**SHORT PROBLEM**.
Count the lines in the rows below that contain the string "instances", treating uppercase and lowercase as different. Reply with the number alone.

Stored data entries
^^^^
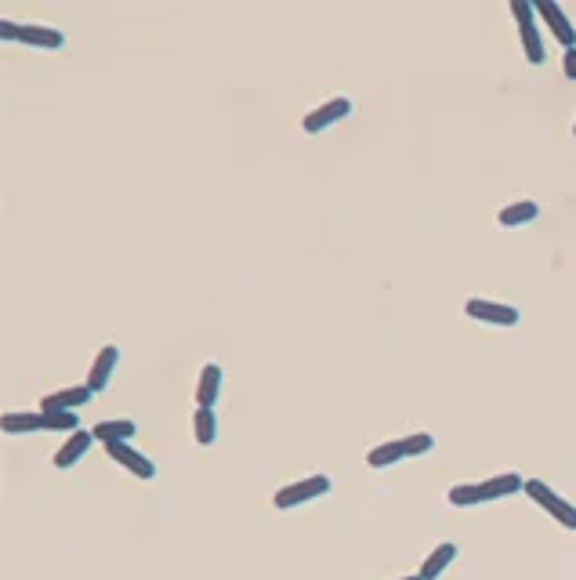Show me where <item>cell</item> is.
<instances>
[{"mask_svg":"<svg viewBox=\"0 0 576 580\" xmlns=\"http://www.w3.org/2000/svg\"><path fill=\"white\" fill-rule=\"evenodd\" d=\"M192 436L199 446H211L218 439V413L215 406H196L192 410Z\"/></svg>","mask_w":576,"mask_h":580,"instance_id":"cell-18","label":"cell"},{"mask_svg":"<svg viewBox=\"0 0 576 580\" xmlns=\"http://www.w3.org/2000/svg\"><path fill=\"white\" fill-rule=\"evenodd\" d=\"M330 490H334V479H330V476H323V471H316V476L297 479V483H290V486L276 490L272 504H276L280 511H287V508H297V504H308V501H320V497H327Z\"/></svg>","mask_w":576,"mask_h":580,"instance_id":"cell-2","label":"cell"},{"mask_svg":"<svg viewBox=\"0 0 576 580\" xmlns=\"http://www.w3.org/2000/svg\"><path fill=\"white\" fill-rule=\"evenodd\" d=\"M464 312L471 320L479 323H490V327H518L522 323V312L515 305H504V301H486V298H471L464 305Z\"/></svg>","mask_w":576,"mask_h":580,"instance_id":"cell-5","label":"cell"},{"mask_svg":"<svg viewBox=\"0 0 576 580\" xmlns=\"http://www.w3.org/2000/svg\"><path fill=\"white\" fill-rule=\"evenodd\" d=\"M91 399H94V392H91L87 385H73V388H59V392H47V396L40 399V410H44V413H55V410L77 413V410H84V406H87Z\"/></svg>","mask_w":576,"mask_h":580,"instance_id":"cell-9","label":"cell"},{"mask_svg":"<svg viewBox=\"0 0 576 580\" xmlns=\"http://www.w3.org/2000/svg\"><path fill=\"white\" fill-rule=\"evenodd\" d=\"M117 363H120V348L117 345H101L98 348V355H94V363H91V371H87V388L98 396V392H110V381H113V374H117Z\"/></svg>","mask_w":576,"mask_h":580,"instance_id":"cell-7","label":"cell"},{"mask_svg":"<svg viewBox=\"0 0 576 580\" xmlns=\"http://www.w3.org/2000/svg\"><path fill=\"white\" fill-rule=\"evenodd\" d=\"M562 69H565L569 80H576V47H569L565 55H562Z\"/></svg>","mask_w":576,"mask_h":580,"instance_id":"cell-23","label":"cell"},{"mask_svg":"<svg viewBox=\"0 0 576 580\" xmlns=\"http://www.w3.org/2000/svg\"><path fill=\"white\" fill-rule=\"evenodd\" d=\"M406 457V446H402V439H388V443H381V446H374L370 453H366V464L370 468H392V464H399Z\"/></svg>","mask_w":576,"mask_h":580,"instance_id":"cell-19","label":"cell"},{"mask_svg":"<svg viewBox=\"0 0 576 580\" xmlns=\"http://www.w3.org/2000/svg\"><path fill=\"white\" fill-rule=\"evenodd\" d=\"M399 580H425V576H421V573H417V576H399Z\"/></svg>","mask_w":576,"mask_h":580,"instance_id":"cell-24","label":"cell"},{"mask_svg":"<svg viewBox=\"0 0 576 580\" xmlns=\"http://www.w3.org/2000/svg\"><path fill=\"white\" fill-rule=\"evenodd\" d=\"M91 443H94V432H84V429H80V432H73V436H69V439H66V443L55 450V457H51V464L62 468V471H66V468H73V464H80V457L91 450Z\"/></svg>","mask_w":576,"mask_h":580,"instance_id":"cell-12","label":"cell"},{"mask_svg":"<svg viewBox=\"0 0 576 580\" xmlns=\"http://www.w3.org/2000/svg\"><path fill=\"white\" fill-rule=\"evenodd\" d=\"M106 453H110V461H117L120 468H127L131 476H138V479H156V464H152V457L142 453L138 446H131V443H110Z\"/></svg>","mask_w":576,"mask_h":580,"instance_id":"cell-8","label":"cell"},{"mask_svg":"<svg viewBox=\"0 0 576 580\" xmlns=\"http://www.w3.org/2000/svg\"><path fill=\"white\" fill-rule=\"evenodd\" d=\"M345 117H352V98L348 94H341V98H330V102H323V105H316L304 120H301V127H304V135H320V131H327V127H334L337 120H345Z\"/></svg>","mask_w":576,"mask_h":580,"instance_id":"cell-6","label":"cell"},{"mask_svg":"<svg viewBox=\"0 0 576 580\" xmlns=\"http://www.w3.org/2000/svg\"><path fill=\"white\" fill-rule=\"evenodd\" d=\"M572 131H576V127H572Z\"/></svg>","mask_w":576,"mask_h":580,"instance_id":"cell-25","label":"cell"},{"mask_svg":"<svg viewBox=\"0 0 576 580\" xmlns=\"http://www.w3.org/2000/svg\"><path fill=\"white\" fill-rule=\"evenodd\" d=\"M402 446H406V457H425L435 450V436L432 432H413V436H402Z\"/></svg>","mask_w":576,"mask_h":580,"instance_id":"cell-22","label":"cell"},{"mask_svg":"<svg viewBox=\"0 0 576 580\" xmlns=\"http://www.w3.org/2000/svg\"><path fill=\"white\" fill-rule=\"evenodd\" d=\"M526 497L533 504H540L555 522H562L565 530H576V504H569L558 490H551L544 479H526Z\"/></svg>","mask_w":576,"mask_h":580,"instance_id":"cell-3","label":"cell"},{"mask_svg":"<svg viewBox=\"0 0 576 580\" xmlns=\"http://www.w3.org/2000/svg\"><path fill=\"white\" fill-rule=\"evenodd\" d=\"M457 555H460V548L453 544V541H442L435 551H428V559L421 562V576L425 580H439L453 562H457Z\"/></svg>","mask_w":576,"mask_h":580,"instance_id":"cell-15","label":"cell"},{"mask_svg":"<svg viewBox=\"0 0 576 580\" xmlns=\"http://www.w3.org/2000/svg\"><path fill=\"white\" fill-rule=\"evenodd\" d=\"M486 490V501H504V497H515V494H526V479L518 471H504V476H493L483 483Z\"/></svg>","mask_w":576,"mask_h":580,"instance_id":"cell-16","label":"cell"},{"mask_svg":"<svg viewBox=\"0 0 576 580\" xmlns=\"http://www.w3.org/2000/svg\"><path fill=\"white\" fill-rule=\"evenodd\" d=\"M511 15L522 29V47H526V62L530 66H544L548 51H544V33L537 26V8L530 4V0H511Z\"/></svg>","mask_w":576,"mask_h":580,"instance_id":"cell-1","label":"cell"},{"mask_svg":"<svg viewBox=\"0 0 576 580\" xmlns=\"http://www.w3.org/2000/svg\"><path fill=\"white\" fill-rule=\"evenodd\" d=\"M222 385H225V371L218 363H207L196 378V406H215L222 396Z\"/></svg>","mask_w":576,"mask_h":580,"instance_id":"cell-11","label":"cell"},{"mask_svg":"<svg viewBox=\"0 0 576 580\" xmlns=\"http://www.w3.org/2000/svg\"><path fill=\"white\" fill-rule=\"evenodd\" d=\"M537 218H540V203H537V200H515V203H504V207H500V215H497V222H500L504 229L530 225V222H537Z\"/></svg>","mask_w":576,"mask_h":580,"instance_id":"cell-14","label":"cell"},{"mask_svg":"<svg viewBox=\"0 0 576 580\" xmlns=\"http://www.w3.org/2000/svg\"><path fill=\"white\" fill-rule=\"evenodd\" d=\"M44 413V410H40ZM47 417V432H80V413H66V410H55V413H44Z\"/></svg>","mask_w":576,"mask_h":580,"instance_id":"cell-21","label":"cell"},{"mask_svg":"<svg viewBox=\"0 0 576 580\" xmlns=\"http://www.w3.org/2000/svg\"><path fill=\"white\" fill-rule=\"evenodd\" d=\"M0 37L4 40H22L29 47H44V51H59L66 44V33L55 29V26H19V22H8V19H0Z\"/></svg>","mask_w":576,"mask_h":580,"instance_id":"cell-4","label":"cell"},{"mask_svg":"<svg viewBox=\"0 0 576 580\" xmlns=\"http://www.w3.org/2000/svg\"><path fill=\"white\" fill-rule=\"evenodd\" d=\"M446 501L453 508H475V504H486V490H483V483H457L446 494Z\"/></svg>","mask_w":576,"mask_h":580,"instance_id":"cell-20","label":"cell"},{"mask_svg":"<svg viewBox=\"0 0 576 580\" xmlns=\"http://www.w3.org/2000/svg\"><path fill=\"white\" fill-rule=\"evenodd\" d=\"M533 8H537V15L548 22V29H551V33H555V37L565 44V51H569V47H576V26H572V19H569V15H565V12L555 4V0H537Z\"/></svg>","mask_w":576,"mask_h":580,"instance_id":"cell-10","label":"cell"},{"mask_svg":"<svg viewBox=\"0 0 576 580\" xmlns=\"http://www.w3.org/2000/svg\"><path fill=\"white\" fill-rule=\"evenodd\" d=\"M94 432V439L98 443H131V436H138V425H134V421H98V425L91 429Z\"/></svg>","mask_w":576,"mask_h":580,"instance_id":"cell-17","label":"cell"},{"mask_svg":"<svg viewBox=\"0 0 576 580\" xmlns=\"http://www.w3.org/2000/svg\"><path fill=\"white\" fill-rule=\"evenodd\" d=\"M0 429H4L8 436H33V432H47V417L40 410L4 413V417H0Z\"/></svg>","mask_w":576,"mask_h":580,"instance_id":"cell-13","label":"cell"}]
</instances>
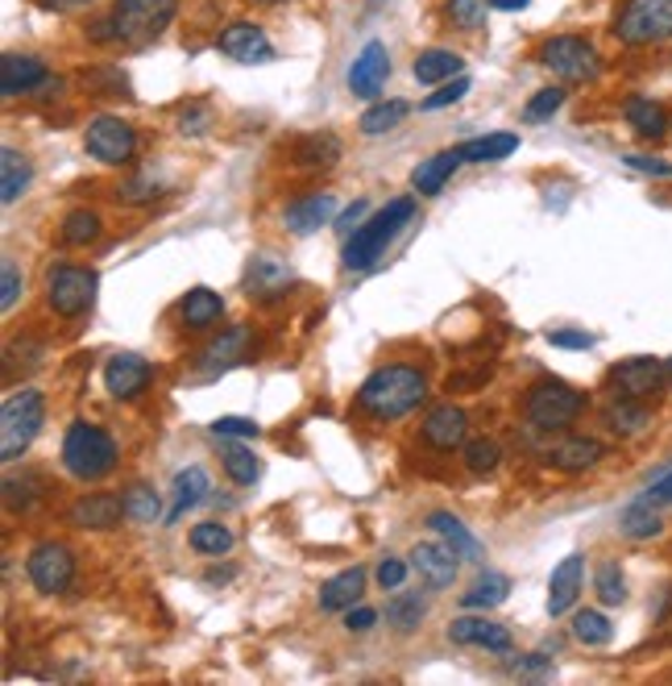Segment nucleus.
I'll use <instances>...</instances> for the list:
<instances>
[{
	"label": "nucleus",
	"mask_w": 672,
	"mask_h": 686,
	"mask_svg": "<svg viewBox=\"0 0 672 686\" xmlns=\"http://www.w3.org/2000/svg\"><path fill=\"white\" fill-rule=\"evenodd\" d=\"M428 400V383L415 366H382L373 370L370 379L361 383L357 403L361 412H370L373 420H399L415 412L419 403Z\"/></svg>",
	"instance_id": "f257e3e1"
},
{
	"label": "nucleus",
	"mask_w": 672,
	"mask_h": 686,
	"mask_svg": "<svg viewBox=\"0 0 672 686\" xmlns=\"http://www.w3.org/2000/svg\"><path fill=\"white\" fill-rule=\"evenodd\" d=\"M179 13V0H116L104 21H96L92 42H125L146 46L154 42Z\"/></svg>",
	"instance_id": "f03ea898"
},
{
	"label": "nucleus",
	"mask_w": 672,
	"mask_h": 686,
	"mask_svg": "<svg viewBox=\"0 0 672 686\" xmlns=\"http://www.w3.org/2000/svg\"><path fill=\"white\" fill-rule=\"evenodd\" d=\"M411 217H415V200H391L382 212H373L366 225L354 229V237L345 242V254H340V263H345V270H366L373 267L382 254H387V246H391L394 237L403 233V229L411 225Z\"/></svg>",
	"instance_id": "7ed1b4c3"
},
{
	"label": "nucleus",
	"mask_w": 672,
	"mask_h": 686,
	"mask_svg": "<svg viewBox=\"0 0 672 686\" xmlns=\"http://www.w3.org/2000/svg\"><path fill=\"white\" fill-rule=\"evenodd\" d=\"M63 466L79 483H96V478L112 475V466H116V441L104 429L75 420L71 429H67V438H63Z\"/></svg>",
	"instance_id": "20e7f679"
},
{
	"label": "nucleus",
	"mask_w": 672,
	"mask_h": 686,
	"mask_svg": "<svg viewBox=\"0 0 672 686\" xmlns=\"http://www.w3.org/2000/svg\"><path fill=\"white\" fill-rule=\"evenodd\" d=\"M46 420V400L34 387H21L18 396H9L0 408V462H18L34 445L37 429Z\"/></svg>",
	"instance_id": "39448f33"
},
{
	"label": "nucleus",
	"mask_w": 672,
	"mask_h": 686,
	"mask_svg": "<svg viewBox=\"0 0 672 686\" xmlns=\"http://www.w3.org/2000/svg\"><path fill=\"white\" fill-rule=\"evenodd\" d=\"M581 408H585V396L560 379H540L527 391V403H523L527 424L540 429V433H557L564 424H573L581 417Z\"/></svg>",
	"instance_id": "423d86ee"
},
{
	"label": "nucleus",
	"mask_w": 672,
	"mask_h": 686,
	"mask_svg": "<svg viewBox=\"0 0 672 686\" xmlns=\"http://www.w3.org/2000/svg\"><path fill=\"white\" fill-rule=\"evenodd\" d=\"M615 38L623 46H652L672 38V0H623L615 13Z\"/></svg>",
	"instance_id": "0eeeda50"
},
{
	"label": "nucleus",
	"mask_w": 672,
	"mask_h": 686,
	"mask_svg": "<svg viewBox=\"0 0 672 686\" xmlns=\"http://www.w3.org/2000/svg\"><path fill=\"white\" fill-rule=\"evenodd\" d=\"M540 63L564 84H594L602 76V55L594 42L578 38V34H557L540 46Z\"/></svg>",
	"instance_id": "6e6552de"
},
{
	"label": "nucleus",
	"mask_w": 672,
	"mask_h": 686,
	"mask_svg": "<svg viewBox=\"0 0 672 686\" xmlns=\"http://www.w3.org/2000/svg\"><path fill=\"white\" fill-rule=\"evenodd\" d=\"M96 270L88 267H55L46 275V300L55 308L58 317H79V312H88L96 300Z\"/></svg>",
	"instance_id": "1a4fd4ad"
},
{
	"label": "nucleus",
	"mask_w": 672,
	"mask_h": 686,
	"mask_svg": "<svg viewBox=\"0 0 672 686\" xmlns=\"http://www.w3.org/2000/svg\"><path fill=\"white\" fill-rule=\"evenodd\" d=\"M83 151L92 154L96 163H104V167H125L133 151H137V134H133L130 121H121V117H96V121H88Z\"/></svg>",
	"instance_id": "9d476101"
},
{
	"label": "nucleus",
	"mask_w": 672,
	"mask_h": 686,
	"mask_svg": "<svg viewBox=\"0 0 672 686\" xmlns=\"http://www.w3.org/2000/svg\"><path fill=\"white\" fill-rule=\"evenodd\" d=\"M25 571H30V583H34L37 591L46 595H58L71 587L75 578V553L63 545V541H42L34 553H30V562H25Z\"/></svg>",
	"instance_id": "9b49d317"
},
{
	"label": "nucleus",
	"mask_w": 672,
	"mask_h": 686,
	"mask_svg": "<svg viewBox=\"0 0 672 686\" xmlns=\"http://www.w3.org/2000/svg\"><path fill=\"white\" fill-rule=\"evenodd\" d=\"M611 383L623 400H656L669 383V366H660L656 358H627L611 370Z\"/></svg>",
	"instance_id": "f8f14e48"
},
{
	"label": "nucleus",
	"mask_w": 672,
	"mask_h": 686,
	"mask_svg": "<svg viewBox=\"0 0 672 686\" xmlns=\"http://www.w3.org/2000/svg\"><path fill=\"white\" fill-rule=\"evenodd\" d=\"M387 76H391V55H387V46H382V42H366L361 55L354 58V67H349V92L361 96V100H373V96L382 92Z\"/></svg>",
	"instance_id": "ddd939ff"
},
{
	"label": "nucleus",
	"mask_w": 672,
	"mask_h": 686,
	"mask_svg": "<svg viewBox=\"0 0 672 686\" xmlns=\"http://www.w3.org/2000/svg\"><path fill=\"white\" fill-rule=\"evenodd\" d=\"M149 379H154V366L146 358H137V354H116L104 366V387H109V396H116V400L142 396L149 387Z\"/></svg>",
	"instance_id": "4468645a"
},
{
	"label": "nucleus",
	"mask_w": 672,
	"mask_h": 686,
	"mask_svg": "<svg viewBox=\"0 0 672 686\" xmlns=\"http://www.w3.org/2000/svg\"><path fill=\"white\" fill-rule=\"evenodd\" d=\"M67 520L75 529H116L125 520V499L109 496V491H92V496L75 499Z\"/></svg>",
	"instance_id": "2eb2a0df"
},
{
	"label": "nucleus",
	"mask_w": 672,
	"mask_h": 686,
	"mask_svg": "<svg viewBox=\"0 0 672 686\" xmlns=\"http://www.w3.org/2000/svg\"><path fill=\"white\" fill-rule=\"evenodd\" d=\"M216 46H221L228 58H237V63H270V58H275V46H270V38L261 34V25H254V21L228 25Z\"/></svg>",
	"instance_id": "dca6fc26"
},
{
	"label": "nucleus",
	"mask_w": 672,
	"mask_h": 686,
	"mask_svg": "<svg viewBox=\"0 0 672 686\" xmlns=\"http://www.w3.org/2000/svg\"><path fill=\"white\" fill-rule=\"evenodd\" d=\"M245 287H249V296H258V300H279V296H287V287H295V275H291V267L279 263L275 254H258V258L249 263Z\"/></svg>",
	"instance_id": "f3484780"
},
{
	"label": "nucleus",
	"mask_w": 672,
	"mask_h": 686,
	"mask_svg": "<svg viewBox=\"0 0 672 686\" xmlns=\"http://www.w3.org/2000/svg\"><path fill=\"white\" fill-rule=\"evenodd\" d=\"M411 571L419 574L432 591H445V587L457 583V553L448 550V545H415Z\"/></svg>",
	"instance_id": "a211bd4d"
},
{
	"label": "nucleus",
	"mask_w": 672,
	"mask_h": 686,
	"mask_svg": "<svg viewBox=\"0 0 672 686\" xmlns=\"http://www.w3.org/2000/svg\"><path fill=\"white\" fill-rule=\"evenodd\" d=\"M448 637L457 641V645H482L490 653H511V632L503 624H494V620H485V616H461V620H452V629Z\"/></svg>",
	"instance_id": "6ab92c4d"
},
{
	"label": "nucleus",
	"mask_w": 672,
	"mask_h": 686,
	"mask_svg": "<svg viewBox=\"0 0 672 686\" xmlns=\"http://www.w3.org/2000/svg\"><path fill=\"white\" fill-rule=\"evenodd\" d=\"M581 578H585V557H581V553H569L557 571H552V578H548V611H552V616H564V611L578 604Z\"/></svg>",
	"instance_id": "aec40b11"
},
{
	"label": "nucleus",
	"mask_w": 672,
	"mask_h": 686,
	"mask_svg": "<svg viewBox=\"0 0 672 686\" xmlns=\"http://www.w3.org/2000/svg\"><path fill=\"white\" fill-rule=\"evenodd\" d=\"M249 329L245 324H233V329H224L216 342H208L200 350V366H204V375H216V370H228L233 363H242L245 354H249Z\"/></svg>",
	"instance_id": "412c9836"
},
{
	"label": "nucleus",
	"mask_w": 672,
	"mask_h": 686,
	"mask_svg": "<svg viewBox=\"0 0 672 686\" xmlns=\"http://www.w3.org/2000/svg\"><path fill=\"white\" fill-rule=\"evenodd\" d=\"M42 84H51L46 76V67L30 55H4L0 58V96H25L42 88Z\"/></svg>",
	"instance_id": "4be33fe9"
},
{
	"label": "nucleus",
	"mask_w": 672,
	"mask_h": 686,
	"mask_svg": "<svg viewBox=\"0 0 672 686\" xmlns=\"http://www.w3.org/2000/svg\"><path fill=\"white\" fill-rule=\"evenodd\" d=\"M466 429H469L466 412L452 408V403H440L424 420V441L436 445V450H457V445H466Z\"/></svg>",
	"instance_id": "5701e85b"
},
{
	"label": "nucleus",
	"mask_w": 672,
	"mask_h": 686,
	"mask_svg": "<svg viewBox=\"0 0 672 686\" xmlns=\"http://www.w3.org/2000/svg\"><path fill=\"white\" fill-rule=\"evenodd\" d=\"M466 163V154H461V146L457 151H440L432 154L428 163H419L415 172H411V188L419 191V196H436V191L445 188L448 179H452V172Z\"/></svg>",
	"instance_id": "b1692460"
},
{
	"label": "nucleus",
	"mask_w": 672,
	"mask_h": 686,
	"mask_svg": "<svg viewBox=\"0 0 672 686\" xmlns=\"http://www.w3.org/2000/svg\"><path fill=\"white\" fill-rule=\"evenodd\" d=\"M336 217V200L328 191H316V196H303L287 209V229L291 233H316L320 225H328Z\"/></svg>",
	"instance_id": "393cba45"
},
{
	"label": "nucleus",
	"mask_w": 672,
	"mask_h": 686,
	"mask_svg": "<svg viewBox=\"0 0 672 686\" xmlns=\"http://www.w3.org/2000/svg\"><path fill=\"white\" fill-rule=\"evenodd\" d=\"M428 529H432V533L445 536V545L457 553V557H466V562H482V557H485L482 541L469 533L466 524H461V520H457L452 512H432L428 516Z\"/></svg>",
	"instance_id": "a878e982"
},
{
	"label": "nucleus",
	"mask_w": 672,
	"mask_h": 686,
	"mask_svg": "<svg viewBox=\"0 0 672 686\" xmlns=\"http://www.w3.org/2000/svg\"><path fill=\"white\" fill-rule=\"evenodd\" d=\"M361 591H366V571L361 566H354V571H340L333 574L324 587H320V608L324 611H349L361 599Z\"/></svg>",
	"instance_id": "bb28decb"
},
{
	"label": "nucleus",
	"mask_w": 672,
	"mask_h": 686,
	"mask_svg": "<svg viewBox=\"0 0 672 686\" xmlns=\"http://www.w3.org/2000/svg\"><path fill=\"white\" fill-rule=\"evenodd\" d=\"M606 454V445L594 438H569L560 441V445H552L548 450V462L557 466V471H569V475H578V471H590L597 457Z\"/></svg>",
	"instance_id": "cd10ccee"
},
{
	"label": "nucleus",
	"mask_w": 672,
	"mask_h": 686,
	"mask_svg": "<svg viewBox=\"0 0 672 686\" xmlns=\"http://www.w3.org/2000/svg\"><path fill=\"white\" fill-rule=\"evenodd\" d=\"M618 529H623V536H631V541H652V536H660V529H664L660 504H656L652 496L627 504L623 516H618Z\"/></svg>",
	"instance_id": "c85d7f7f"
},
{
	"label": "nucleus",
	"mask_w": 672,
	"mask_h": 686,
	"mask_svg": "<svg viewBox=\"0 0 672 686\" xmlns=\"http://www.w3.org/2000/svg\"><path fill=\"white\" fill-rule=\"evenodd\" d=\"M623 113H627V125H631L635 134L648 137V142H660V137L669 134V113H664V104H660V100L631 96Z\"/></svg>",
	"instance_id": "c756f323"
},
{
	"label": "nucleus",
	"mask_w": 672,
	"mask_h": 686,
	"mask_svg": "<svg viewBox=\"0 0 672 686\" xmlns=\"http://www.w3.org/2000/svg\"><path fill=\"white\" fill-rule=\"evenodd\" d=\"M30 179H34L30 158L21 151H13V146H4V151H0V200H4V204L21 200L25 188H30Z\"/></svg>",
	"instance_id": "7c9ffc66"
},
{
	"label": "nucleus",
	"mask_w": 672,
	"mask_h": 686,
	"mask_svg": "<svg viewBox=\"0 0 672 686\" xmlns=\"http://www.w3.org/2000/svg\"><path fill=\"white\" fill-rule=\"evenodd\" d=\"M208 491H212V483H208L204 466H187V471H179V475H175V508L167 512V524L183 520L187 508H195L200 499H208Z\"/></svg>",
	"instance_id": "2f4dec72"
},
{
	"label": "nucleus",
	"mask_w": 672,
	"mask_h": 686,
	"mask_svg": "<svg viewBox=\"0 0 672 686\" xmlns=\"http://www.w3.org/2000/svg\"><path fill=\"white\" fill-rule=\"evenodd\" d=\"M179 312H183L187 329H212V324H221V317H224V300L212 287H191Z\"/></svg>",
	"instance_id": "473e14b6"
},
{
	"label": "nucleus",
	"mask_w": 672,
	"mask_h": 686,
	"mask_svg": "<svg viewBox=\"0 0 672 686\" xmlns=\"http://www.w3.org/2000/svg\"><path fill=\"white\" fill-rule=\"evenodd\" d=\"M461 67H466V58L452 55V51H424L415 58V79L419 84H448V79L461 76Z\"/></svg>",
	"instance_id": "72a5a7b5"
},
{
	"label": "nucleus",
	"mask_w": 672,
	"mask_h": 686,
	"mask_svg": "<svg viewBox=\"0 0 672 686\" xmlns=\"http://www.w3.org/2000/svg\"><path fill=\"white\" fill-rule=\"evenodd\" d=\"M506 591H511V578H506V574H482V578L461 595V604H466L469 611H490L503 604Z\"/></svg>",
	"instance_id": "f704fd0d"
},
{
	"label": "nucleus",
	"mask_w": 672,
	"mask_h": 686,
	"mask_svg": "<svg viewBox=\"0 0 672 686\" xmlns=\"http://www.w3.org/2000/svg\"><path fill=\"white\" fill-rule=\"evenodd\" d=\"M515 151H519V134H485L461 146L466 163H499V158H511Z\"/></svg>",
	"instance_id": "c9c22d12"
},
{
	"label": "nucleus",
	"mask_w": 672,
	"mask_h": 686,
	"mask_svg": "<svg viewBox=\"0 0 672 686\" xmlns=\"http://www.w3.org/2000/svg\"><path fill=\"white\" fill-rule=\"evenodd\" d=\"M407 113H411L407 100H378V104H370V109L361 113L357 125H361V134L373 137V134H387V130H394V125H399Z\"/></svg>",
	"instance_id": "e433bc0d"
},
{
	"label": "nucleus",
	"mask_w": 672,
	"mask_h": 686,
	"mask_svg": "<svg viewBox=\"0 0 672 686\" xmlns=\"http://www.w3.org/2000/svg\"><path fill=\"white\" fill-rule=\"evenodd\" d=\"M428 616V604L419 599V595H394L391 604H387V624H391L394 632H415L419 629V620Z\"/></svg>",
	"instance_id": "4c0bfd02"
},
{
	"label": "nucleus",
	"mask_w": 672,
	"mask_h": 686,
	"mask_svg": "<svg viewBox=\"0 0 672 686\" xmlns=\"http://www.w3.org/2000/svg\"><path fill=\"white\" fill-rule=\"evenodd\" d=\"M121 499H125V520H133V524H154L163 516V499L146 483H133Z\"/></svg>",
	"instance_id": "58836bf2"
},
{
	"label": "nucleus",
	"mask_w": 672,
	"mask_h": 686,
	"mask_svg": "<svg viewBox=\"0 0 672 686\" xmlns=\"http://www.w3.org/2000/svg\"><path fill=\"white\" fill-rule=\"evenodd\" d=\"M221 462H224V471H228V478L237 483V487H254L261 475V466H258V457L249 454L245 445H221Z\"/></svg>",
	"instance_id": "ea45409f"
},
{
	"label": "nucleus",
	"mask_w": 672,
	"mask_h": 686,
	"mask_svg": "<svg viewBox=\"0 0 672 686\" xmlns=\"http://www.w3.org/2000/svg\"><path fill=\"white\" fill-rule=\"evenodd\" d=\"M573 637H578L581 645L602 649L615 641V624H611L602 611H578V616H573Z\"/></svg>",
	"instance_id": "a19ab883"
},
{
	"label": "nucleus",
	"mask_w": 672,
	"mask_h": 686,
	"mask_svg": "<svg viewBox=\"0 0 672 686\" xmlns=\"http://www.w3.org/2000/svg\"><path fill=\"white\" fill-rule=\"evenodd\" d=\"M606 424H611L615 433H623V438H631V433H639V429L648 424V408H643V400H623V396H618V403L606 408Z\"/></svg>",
^^^^
**ANSWER**.
4